- User type
- OCD Conqueror
- Date posted
- 2y
Cheating ROCD
Hi everyone. I’m just wondering if anyone experienced something similar. And I want to know how everyone here manages their intrusive thoughts. Recently I kept having intrusive thoughts about my boyfriend cheating on me. Even the smallest things would trigger me. E.g. if he brings his phone to the bathroom, if he gets a text notification from a female… or if he didn’t text me back at night, I’ll have the immediate reaction of “is he with someone else? Is he cheating? What is he doing? Should I ask him?” Sometimes he doesn’t have to do anything and the intrusive image of him on a date with another girl will just randomly pop up in my head. It’s so sad because I feel like OCD is ruining my time with him AND also how I look at him - on bad days, I look at him as a cheater but on good days when my anxiety isn’t that bad, I know I can trust him as he shows me that he loves me and is even understanding and patient about what I’m going through. I also realized I’ve been nitpicking everything. For example if he says “oh I did ____ a month ago ” and then turns out it was 2 months ago, I immediately hear alarm bells going off in my head and have the thought of “he’s lying! He could be lying about other things and he’s a cheater!” Right now I’m trying my best to sit with uncertainty and not ask for reassurance whenever something triggers me. Like for example last night I texted him at 11pm and he did not reply and right now I’m ruminating on what he was doing and even feel the strong urge to just ask him.
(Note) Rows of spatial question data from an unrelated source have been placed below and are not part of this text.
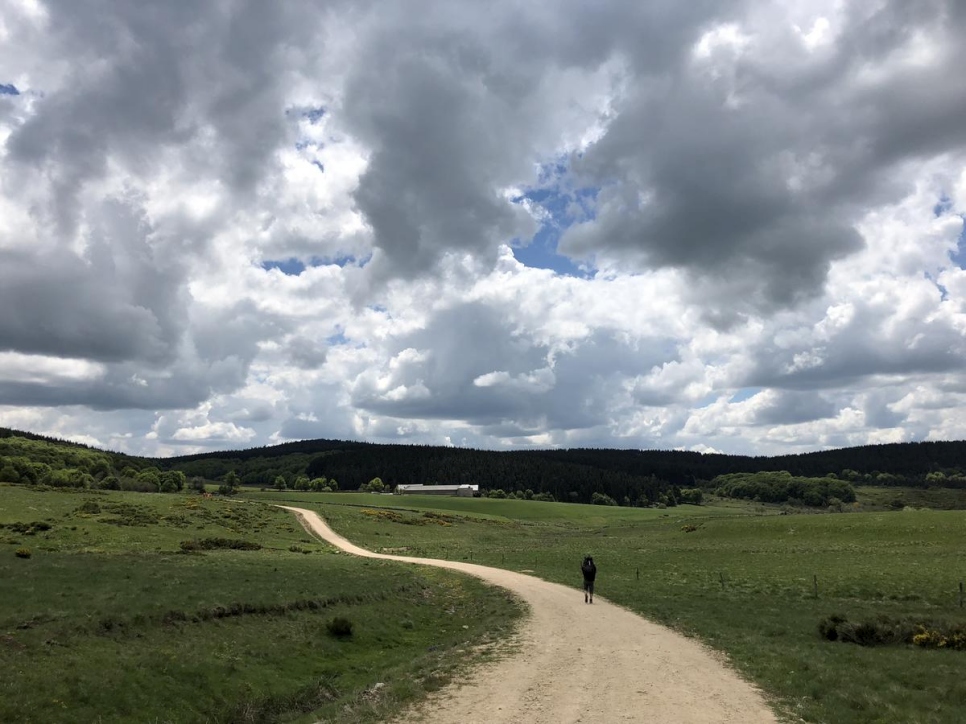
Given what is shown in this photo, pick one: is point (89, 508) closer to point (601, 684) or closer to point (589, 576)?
point (589, 576)

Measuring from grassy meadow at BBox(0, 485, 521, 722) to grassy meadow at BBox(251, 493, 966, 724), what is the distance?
8949 millimetres

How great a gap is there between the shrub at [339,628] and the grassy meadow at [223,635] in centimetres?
27

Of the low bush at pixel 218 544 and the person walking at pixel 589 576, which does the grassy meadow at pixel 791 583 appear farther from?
the low bush at pixel 218 544

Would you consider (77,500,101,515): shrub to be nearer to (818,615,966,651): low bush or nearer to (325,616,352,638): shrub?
(325,616,352,638): shrub

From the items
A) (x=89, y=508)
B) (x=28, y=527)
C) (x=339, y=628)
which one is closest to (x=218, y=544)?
(x=28, y=527)

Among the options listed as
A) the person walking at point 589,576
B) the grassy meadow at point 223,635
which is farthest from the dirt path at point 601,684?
the person walking at point 589,576

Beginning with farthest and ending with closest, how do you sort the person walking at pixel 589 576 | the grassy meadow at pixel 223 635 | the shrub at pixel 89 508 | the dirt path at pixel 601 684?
the shrub at pixel 89 508
the person walking at pixel 589 576
the grassy meadow at pixel 223 635
the dirt path at pixel 601 684

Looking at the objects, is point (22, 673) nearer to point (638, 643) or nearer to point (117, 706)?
point (117, 706)

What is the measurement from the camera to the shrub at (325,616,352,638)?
25.0 meters

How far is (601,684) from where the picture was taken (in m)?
15.3

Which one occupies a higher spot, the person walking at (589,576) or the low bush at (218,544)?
the person walking at (589,576)

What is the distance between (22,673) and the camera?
16.7 meters

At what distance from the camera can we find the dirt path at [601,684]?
13.1m

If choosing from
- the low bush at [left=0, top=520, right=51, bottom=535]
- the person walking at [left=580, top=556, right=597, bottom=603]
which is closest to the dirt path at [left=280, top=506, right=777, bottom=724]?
the person walking at [left=580, top=556, right=597, bottom=603]
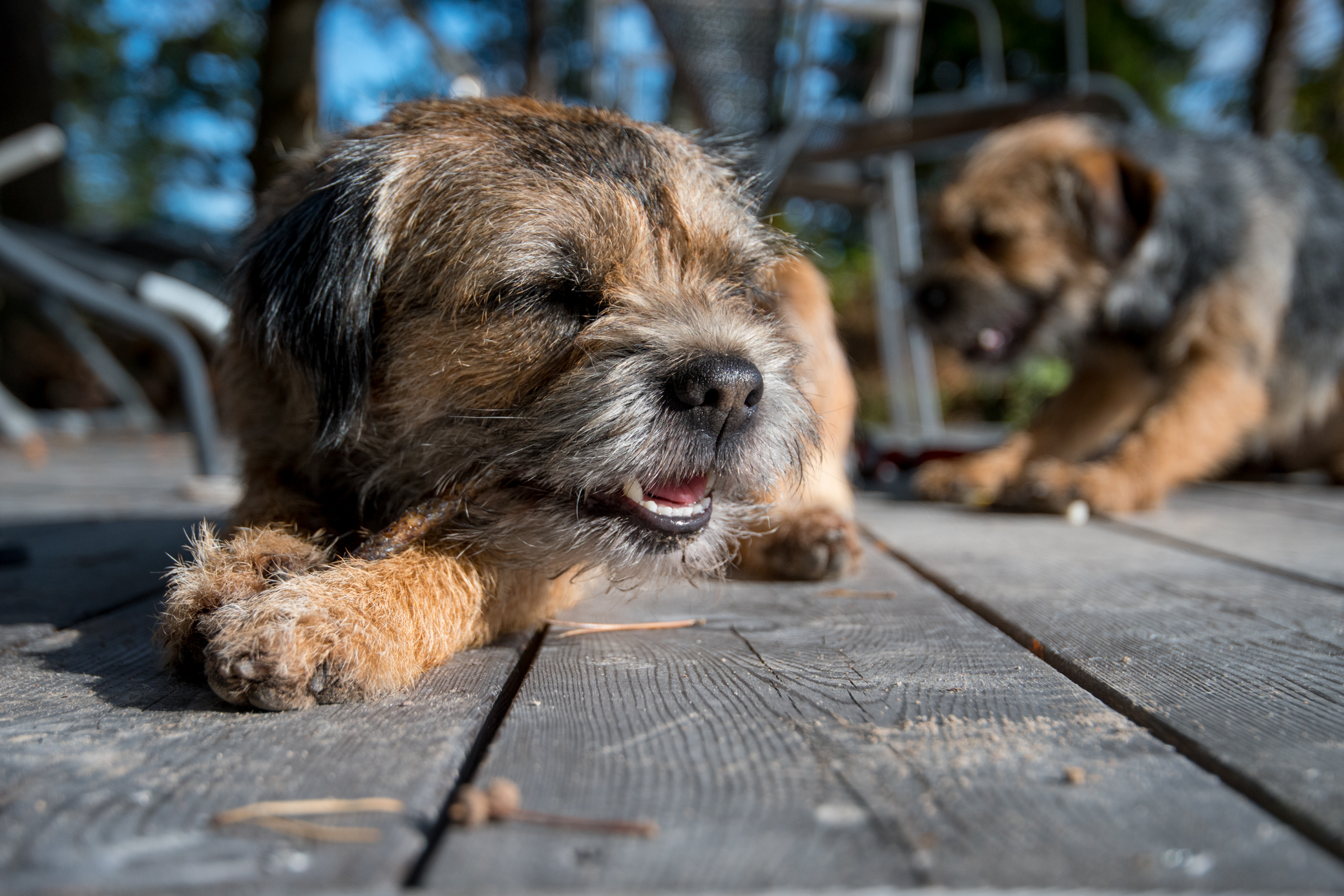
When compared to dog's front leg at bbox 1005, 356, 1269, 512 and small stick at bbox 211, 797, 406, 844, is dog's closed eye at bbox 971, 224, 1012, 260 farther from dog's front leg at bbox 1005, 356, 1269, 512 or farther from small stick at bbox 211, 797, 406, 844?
small stick at bbox 211, 797, 406, 844

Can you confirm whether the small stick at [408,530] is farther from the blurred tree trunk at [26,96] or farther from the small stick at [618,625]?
the blurred tree trunk at [26,96]

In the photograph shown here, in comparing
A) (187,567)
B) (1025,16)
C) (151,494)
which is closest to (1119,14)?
(1025,16)

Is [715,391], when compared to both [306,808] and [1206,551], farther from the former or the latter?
[1206,551]

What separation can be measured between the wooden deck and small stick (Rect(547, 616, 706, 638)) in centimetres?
4

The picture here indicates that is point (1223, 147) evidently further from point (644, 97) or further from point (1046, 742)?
point (644, 97)

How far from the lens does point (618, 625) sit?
194 cm

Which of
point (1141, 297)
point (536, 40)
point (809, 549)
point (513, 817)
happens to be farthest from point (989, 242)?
point (536, 40)

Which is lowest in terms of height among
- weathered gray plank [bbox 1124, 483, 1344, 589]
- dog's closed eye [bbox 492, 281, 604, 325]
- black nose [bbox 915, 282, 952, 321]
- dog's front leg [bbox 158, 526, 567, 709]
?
weathered gray plank [bbox 1124, 483, 1344, 589]

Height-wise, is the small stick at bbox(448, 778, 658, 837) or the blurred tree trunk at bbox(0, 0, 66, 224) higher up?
the blurred tree trunk at bbox(0, 0, 66, 224)

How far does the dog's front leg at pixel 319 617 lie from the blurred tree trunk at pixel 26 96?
35.6 ft

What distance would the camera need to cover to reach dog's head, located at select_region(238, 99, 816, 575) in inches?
72.9

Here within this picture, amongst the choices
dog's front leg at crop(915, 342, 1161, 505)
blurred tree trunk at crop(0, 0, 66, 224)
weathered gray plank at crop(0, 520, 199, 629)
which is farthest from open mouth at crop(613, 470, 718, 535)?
blurred tree trunk at crop(0, 0, 66, 224)

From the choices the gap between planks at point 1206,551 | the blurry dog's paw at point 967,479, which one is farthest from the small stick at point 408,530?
the blurry dog's paw at point 967,479

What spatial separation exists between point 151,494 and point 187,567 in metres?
2.98
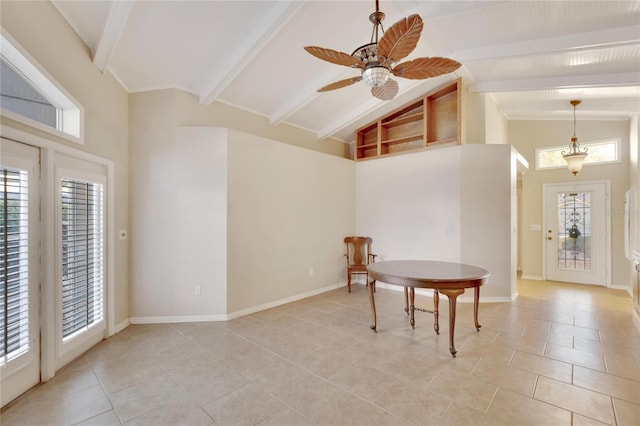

But I’m just letting my thoughts just be there. I guess my biggest fear is, not really that my boyfriend cheats, but more of, if my boyfriend whom I know is the sincerest man I know, ever cheats on me, I can never trust anyone else and I can never date again. My question is, how do you manage these scary intrusive thoughts and images? Are these even OCD/intrusive thoughts? Anyone here experiencing something similar? Also, when your partner does something that triggers you, how do you distinguish between an OCD trigger and a “normal” relationship concern? It’ll also be great if you can share tips on how to communicate to your partner about ROCD too! Thank you for reading.